* _Task requirements_
Give every non-blank line of the listing below as a JSON list of strings, one string per line, from the line containing "Looking at the" down to the line containing "3. the cabinet drawer at point 105,158", both included.

* _Dataset entries_
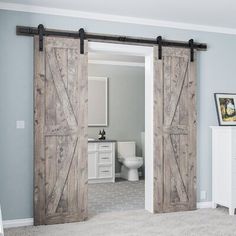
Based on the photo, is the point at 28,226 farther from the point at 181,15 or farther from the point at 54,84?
the point at 181,15

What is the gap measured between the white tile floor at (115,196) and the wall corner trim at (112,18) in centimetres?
256

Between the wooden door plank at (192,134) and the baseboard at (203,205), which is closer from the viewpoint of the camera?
the wooden door plank at (192,134)

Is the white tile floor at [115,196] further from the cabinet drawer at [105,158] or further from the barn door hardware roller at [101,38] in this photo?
the barn door hardware roller at [101,38]

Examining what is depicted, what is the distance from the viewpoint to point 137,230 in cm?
402

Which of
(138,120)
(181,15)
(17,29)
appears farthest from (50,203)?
(138,120)

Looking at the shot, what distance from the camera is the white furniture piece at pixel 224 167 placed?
15.5ft

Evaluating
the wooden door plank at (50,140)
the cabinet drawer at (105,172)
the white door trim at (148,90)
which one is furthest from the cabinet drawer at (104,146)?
the wooden door plank at (50,140)

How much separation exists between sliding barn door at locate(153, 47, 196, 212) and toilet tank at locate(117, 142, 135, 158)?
9.07ft

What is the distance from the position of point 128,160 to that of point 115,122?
1.02m

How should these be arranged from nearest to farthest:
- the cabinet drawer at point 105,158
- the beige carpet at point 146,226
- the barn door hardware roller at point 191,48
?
1. the beige carpet at point 146,226
2. the barn door hardware roller at point 191,48
3. the cabinet drawer at point 105,158

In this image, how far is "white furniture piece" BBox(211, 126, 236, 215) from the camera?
15.5 ft

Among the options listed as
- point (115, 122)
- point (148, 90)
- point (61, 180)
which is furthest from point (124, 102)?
point (61, 180)

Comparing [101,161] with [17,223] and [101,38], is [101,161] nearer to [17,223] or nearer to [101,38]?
[17,223]

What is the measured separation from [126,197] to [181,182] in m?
1.17
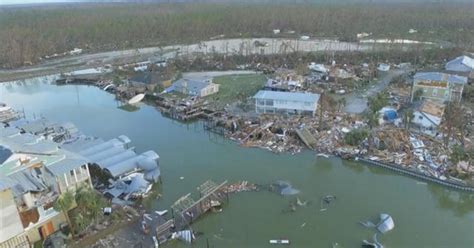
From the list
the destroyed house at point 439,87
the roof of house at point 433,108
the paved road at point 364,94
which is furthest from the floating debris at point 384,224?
the destroyed house at point 439,87

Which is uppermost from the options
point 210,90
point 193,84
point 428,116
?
point 428,116

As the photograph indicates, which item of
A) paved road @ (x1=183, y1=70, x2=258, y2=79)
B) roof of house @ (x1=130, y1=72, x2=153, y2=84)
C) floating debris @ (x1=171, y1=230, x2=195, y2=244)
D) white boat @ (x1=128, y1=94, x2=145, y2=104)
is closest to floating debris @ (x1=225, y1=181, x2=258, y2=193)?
floating debris @ (x1=171, y1=230, x2=195, y2=244)

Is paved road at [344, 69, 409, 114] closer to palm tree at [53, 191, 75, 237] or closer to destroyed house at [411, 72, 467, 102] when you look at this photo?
destroyed house at [411, 72, 467, 102]

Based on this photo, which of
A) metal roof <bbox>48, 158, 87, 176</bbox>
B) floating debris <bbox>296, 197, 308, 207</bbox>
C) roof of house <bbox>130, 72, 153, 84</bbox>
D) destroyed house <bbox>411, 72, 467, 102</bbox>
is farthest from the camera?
roof of house <bbox>130, 72, 153, 84</bbox>

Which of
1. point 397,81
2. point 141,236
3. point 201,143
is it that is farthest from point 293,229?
point 397,81

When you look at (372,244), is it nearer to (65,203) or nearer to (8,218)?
(65,203)

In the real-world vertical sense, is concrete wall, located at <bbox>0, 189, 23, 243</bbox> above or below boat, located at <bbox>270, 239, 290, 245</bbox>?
above

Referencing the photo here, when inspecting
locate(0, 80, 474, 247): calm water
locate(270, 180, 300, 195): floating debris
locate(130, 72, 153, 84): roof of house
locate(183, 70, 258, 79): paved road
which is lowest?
locate(0, 80, 474, 247): calm water

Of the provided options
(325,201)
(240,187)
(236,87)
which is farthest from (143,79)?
(325,201)
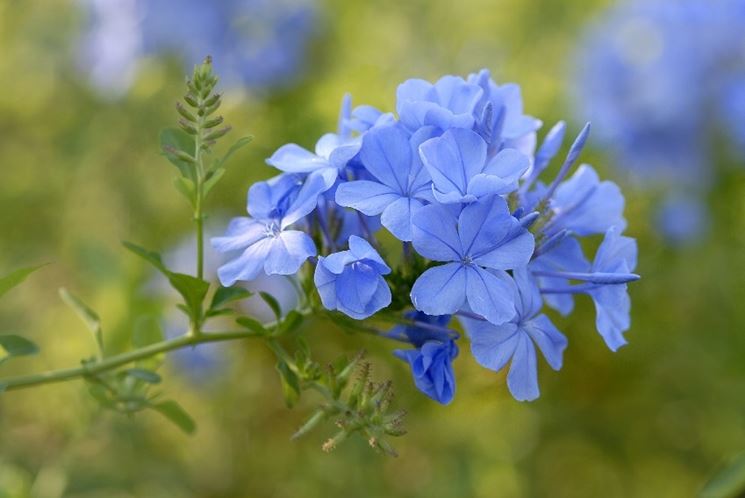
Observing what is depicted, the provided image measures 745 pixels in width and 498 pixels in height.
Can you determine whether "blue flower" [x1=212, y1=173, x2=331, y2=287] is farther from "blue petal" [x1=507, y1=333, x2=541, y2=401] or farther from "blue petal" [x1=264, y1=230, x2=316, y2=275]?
"blue petal" [x1=507, y1=333, x2=541, y2=401]

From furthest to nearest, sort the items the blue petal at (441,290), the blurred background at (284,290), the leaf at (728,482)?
the blurred background at (284,290), the leaf at (728,482), the blue petal at (441,290)

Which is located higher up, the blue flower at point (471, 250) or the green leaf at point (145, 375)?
the blue flower at point (471, 250)

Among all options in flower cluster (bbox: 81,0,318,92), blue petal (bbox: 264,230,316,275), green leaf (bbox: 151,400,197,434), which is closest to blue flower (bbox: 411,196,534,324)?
blue petal (bbox: 264,230,316,275)

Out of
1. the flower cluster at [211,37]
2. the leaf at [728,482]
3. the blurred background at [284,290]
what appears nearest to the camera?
the leaf at [728,482]

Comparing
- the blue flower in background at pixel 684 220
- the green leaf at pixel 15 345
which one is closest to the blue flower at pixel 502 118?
the green leaf at pixel 15 345

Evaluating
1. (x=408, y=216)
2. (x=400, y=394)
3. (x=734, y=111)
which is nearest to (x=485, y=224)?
(x=408, y=216)

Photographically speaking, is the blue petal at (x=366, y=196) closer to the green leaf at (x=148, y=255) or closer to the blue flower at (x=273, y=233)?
the blue flower at (x=273, y=233)

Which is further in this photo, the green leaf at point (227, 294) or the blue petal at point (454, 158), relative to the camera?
the green leaf at point (227, 294)
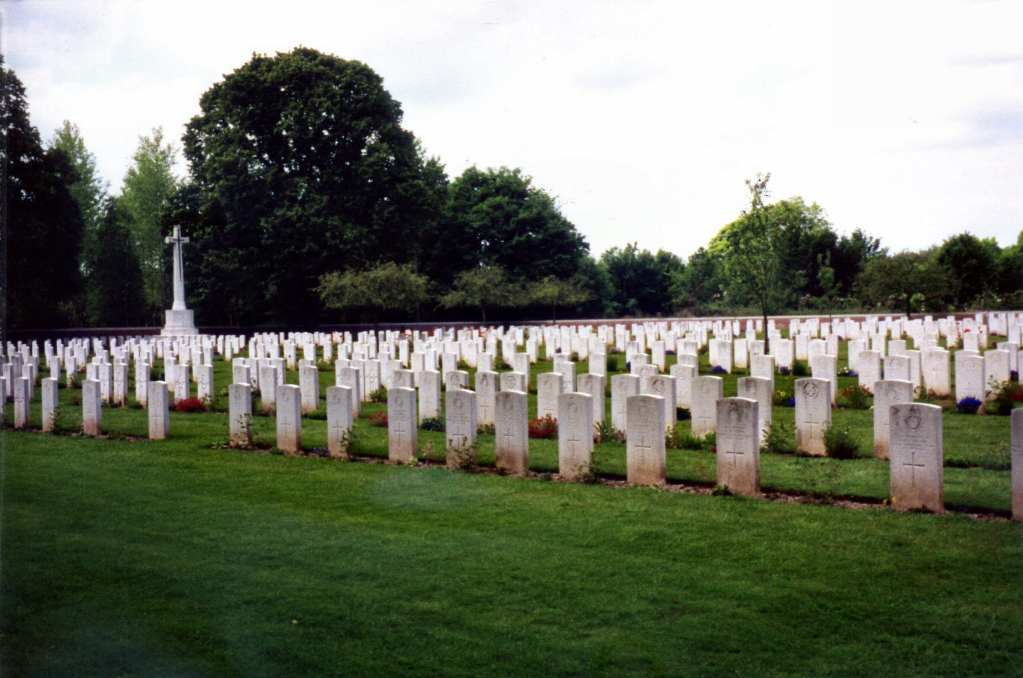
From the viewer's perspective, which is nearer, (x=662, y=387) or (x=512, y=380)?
(x=662, y=387)

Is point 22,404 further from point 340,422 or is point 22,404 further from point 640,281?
point 640,281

* _Solution for this exercise_
[
  "Looking at the shot, what distance from the camera is the white furniture piece at pixel 224 167 placed?",
  "15.5ft",
  "Evaluating",
  "the wooden door plank at (50,140)",
  "the cabinet drawer at (105,172)",
  "the white door trim at (148,90)",
  "which one is furthest from the cabinet drawer at (104,146)?",
  "the wooden door plank at (50,140)",
  "How much separation exists between sliding barn door at locate(153, 47, 196, 212) and toilet tank at locate(117, 142, 135, 158)?",
  "9.07ft",
  "What is the distance from the position of point 128,160 to that of point 115,122?",
  "1.02m",
  "How should these be arranged from nearest to farthest:",
  "- the cabinet drawer at point 105,158",
  "- the beige carpet at point 146,226",
  "- the barn door hardware roller at point 191,48",
  "?",
  "1. the beige carpet at point 146,226",
  "2. the barn door hardware roller at point 191,48",
  "3. the cabinet drawer at point 105,158"
]